* _Passage_:
Programmer Musings

Don't Lose Sight of the Basics

I've recently been reminded of something I used to tell entry level programmers repeatedly: Review the basics.

And really I mean all of the basics:

• data structures
• basic algorithms
• basics of algorithm analysis
• language syntax
• core CS concepts
• testing strategies

In many programming positions, you can get away with coasting on these things for a long while. But, as you let your grasp of the basics deteriorate, you lose flexibility. You begin to use similar solutions to different problems you encounter. If you don't reverse the trend, you can become that guy that applies the same library/data structure/programming paradigm to every problem, no matter how badly it fits.

Some would ask why you should be familiar with lots of basic tools, when you can do your job with just a few. After all, if your employer is happy with your solution, who cares if it is the best? This is ultimately quite short-sighted. My argument has two parts.

The Practical Argument

From a practical standpoint, being familiar with more data structures and algorithms means that you are a more valuable employee. Even if your employer does not know what these tools are, who is more likely to get the raise: the guy whose caching algorithm fell over as the number of things to cache increased by a factor of 10 (because it was based on a linear array search) or the gal whose algorithm handled the change because it was based on a tree or a hash? Do you think the person who reduced the memory footprint on a critical server by changing data structures is going to be the first to lose his job?

Statistically, most of us will change jobs at some point. Do you think you will impress a potential employer with your conviction that no problem should need any structure other than a linked list? How about if you know everything there ever was to know about hash tables, but you can't sort an array? How about if your solution to every problem involves a SQL query?

The Craft Argument

Many of us became programmers from a love of solving problems and learning. At that point, everything was new and exciting to learn. Eventually, programming can become just a job. You fix bugs, write some new code, collect a pay check and go home. But, that does not have to be the end of it. We are all craftsmen to some extent.

* _Source data_:

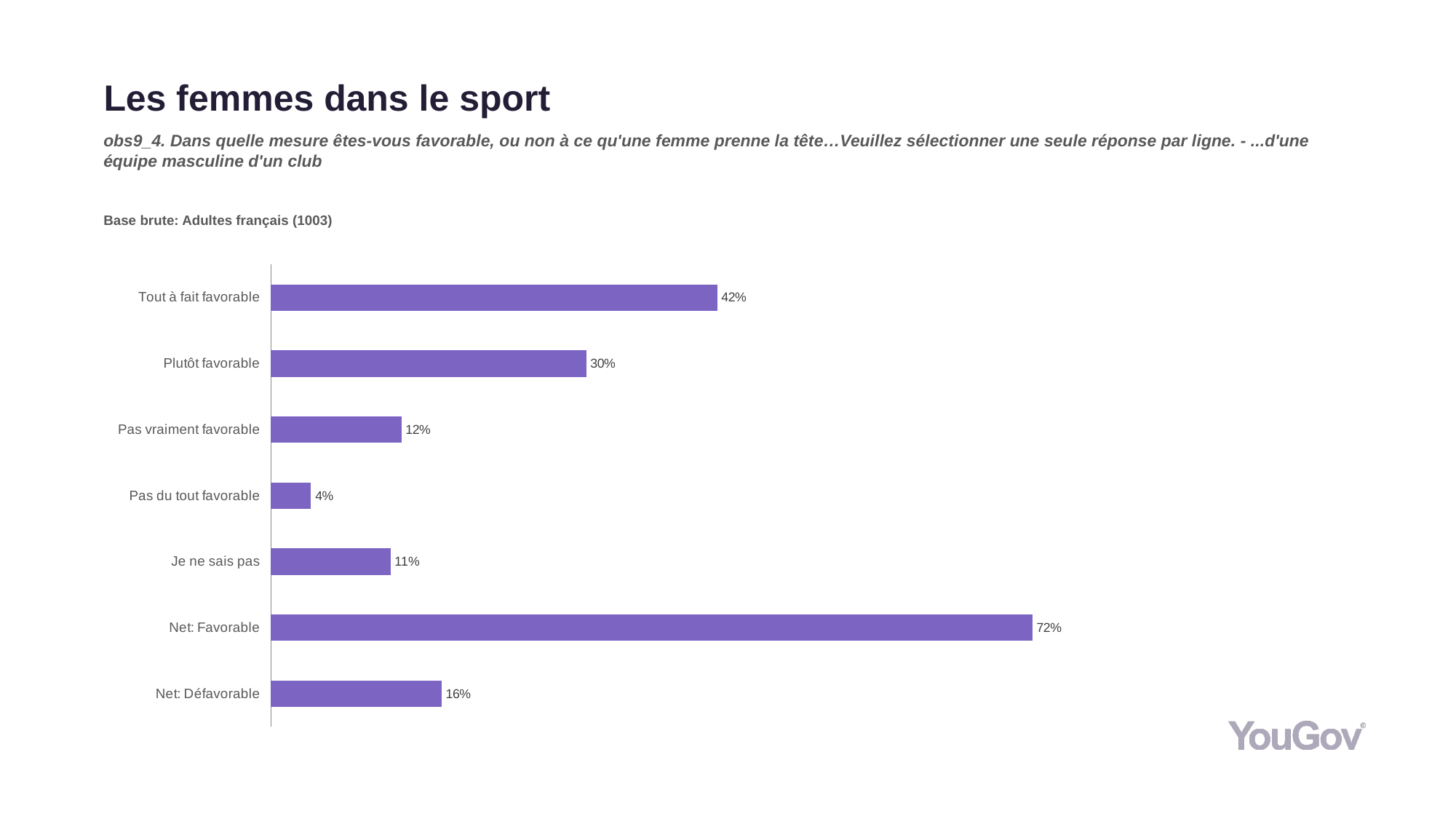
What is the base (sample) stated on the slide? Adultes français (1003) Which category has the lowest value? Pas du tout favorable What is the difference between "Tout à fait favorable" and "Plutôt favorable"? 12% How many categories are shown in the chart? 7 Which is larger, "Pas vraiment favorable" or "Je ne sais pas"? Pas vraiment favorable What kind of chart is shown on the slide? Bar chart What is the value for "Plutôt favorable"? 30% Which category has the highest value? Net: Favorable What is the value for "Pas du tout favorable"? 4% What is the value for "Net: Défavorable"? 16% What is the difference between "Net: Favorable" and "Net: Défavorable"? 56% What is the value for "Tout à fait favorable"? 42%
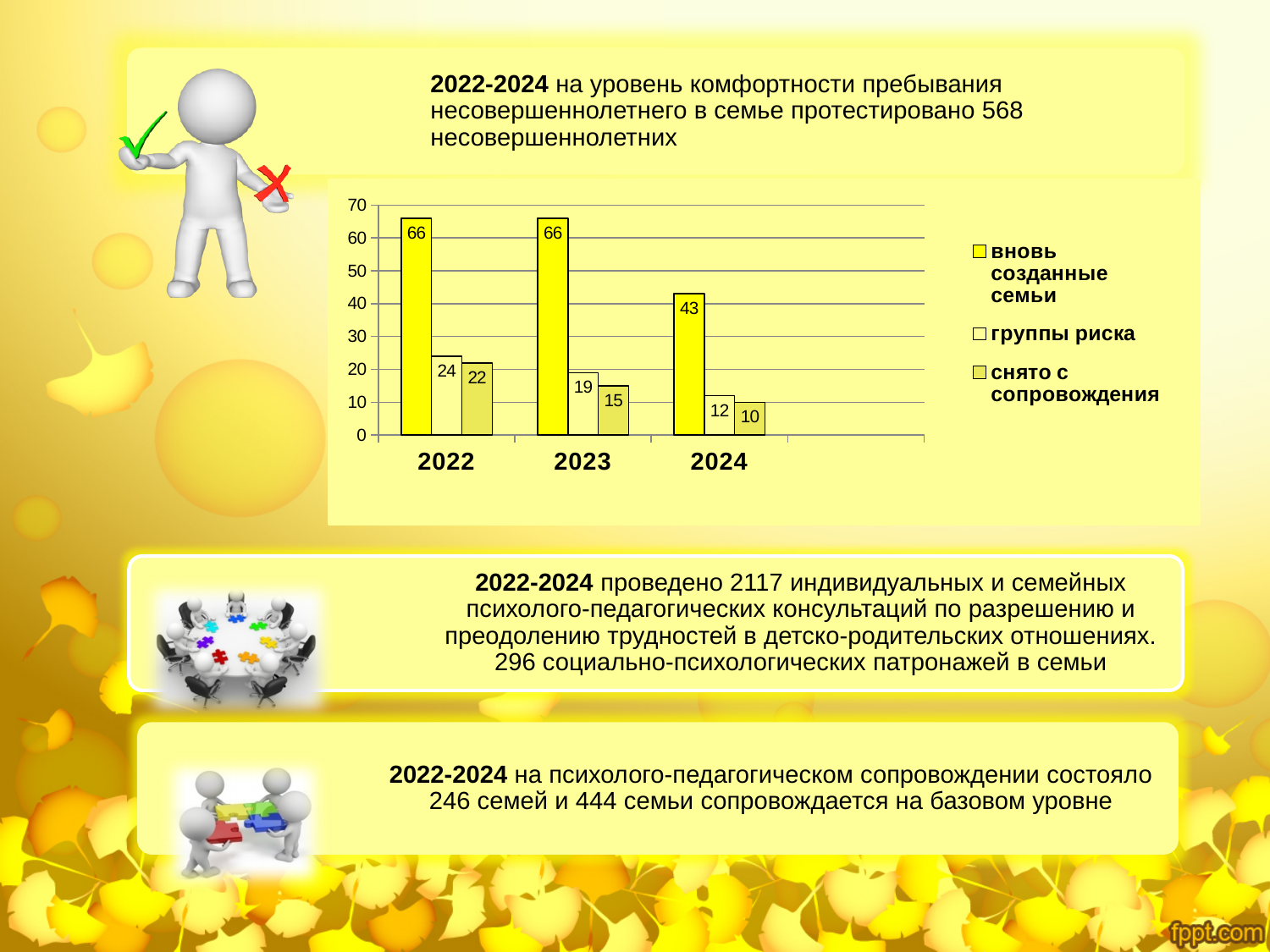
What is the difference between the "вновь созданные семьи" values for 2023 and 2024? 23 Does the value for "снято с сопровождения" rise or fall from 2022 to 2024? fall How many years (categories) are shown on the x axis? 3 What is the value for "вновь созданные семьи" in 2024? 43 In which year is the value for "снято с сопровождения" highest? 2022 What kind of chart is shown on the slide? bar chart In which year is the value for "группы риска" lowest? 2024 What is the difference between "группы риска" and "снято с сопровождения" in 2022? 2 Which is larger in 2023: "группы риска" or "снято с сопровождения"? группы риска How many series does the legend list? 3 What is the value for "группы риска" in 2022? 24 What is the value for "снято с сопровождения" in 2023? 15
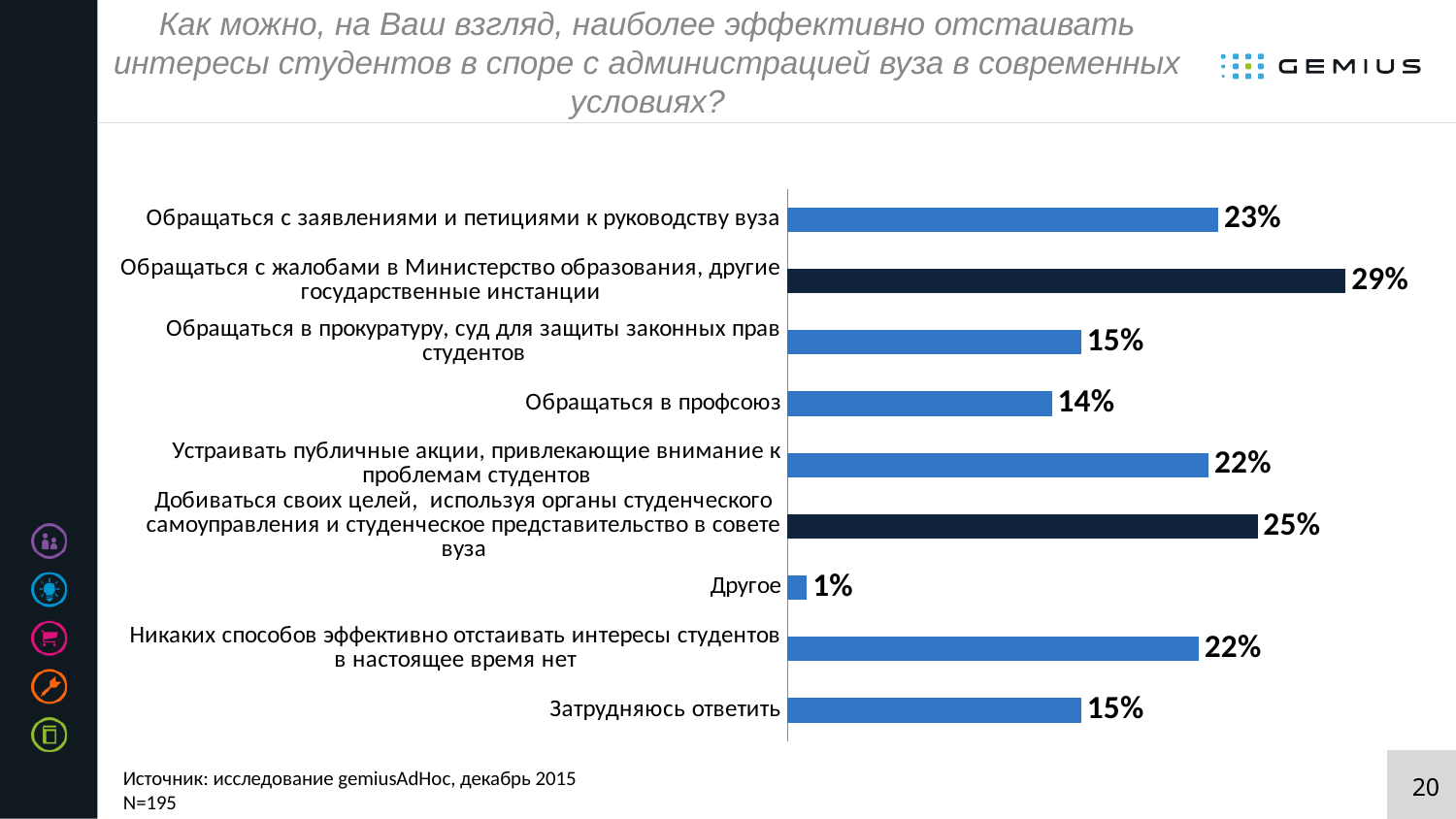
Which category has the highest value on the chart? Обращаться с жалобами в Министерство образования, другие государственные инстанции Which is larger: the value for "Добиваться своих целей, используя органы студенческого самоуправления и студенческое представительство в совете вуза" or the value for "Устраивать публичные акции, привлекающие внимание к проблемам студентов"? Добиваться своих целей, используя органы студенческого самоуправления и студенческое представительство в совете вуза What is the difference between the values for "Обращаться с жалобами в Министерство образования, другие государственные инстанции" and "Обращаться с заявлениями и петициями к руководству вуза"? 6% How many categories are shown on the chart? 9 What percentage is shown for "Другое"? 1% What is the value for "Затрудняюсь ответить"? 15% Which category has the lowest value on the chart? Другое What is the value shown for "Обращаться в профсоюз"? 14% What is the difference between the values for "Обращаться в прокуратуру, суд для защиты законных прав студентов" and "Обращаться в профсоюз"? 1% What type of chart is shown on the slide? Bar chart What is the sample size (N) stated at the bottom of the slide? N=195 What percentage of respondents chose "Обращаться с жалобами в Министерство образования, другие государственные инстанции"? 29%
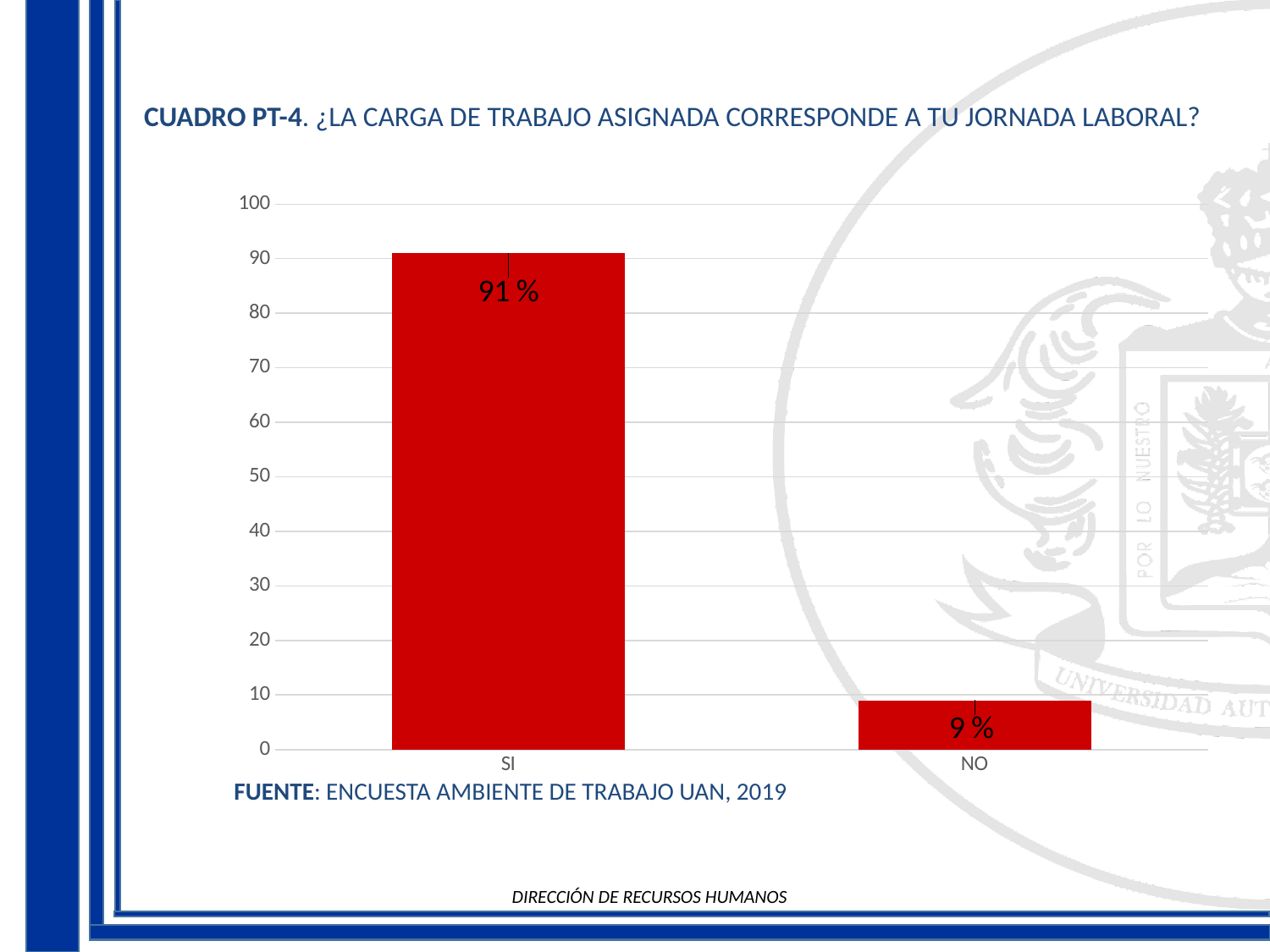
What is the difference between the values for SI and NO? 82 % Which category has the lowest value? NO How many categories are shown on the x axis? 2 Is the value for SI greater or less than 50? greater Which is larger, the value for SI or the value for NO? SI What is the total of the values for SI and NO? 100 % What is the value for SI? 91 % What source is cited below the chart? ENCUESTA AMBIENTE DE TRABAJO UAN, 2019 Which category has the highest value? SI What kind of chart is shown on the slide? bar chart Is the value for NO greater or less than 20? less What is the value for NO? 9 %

* _Set of tasks_:
A. Please write out, word for word, the part of the post on reviewing programming basics that opens with the words containing "Don't Lose Sight" and closes with "badly it fits.".
B. Carry the post on reviewing programming basics forward from its last sentence.

* _Outputs by task_:
A.
Don't Lose Sight of the Basics

I've recently been reminded of something I used to tell entry level programmers repeatedly: Review the basics.

And really I mean all of the basics:

• data structures
• basic algorithms
• basics of algorithm analysis
• language syntax
• core CS concepts
• testing strategies

In many programming positions, you can get away with coasting on these things for a long while. But, as you let your grasp of the basics deteriorate, you lose flexibility. You begin to use similar solutions to different problems you encounter. If you don't reverse the trend, you can become that guy that applies the same library/data structure/programming paradigm to every problem, no matter how badly it fits.

B.
To keep up with any craft, you need to maintain your tools. In programming, those tools are:

• your editor,
• your language,
• libraries, and
• your brain.

Part of maintaining your programmer brain is challenging it and honing your skills. When programming was new to you, you probably spent time implementing really simple programs to see how they worked. This exercise added basic tools to your mental toolbox. If you don't use those tools, they get rusty and can fail when you need them.

In times past, when a craftsman worked with his hands, the practice of maintaining and upgrading his tools was critical to being able to do the craft. You can bet that a woodworker kept all of his chisels sharp, clean, and well protected; including the ones that he would only use once in a great while. When he needed that tool, out it comes to solve the problem it was meant for.

We need to do the same with our mental tools.

Conclusion

Over the next few posts, I'm going to review a subset of the basics. This is partly an exercise to force me to clean my mental tools and partly to serve as an springboard for you to have an idea about concepts you might want to brush up on. I don't expect to cover everything you should know, but these posts should serve as a good start.

Programmer Beliefs

The practice of developing software depends on a large body of arcane knowledge and skills. Almost all of this knowledge is based on logical principles and built up to the point that we can do amazing work. Because programming has it's roots in applied mathematics, there is an impression that programming is also a logical, rational process.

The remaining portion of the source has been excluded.